Automation 2026-03-20

Paste an Amazon URL, Get a Homebox Item


python homebox scraping automation inventory

I have a Homebox instance running on my Unraid server. It tracks everything I own. Every router, every cable, every random USB hub I bought at 2 AM. The problem is actually putting things in it.

Adding a single item means: open the Amazon order, copy the product name, strip out all the SEO garbage, find the manufacturer, find the model number, download the product photo, search for the user manual PDF, then type it all into the Homebox web UI. For one item, that's five minutes. For the 30 things sitting in my "to inventory" pile, that's an evening I'll never get back.

So I built homebox-tools. Paste an Amazon URL. Get a fully populated inventory item with image, specs, price, and manuals attached. Done.

The Pipeline

Here's what happens when you run a single command:

Amazon URL Playwright scrape Name cleanup Manual search Homebox API Upload attachments
adding a TP-Link switch to inventory
$ python -m homebox_tools "https://amazon.com/dp/B0BTMKSGSC" \
    --location "Network Closet" --tags networking

Scraping Amazon...
Searching for product manuals...
Found 2 manual(s):
  - TL-SG108E Installation Guide
  - TL-SG108E User Manual
Upload these manuals? [Y/n]: y

Creating item: TP-Link TL-SG108E 8-Port Gigabit Easy Smart Switch
Uploading product image...
Uploading manual: TL-SG108E Installation Guide (842 KB)
Uploading manual: TL-SG108E User Manual (3201 KB)

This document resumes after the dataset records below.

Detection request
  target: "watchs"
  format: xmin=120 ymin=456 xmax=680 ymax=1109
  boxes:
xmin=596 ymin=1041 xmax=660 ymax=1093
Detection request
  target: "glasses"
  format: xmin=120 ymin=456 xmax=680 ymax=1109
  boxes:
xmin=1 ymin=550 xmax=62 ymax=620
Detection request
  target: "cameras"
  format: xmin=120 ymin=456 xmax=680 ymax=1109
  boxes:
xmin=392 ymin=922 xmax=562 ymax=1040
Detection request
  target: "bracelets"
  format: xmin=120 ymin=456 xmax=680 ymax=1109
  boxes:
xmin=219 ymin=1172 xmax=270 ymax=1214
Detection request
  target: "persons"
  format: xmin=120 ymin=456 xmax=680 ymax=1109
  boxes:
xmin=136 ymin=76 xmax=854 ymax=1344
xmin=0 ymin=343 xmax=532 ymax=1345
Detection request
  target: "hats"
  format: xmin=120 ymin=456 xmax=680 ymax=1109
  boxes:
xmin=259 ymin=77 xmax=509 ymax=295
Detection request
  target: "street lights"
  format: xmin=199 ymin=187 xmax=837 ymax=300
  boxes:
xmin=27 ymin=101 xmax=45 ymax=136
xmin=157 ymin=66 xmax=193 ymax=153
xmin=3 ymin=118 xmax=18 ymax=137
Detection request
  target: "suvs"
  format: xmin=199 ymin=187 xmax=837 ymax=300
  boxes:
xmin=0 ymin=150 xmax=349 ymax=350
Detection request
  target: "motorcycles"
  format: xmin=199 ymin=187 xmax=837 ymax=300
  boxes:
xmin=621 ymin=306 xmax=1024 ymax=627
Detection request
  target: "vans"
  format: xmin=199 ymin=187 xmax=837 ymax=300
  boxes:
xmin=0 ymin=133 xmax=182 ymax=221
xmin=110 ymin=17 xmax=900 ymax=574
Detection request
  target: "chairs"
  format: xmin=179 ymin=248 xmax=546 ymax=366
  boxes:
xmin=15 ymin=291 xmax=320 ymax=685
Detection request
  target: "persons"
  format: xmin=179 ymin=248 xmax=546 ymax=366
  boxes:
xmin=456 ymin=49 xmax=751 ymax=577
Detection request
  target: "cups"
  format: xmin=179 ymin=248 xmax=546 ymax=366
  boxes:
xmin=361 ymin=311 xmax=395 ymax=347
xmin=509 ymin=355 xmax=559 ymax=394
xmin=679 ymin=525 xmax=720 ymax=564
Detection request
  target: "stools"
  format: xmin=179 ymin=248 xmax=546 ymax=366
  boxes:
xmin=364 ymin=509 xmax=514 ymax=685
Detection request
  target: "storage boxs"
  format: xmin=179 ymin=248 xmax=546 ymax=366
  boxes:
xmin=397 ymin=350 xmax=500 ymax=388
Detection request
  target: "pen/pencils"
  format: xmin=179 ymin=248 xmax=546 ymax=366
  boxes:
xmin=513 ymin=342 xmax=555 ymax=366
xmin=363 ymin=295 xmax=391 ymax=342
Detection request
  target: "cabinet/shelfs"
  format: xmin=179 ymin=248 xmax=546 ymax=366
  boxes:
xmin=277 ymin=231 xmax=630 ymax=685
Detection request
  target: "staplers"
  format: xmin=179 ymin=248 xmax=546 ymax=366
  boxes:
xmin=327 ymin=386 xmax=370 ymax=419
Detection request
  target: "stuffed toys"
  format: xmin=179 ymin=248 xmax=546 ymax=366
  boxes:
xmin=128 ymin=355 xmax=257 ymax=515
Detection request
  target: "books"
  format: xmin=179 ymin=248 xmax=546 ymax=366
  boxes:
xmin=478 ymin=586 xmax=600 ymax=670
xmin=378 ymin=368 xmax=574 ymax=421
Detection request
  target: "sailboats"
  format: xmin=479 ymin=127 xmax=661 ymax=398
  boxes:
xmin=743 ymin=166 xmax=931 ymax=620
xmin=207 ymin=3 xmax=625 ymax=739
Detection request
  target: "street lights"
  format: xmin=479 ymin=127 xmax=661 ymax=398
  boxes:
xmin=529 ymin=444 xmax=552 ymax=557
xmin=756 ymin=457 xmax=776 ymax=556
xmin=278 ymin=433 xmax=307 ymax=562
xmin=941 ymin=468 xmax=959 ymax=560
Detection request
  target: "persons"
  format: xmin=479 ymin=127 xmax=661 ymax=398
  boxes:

Item created: http://192.168.50.224:3100/item/abc123-...

One command. The item shows up in Homebox with manufacturer, model number, purchase price, product photo, two PDF manuals, and specs as custom fields. That five-minute manual process is now about 15 seconds.

The Amazon Name Problem

If you've ever copied a product title from Amazon, you know the pain. Amazon sellers stuff every keyword they can think of into the title. A simple network switch becomes a 200-character monster.

Here's what the name cleaner does to real product titles:

Amazon title
[2024 Upgraded] TP-Link TL-SG108E 8 Port Gigabit Easy Smart Switch, Ethernet Managed Desktop Network Internet Splitter, QoS, VLAN, IGMP Snooping, Compatible With Alexa, Ideal for Home Office - Black
After cleanup
TP-Link TL-SG108E 8 Port Gigabit Easy Smart Switch
Amazon title
APC UPS Battery Backup and Surge Protector, 1500VA, APC Back-UPS Pro (BN1500M2), Perfect for Home Office and Electronics, 10 Outlets, 2 USB Charging Ports, Designed for Gaming PCs - Black
After cleanup
APC UPS Battery Backup and Surge Protector, 1500VA, APC Back-UPS Pro (BN1500M2)
Amazon title
Anker USB C Charger, 67W 3-Port PIQ 3.0 Compact & Foldable Fast Charger for MacBook Pro/Air, Galaxy S23/S22, Dell XPS 13, Note 20/10+, iPhone 15/14/Pro, iPad Pro, Pixel, and More
After cleanup
Anker USB C Charger, 67W 3-Port PIQ 3.0 Compact & Foldable Fast Charger

The cleaner strips bracket tags like [2024 Upgraded], cuts off "for iPhone/Samsung/MacBook" tails, removes trailing color variants like "- Black", drops parenthetical junk like "(Renewed)" and "(Frustration-Free Packaging)", and title-cases all-caps brand shouting. It's a series of regex passes, each one targeting a specific type of Amazon SEO garbage.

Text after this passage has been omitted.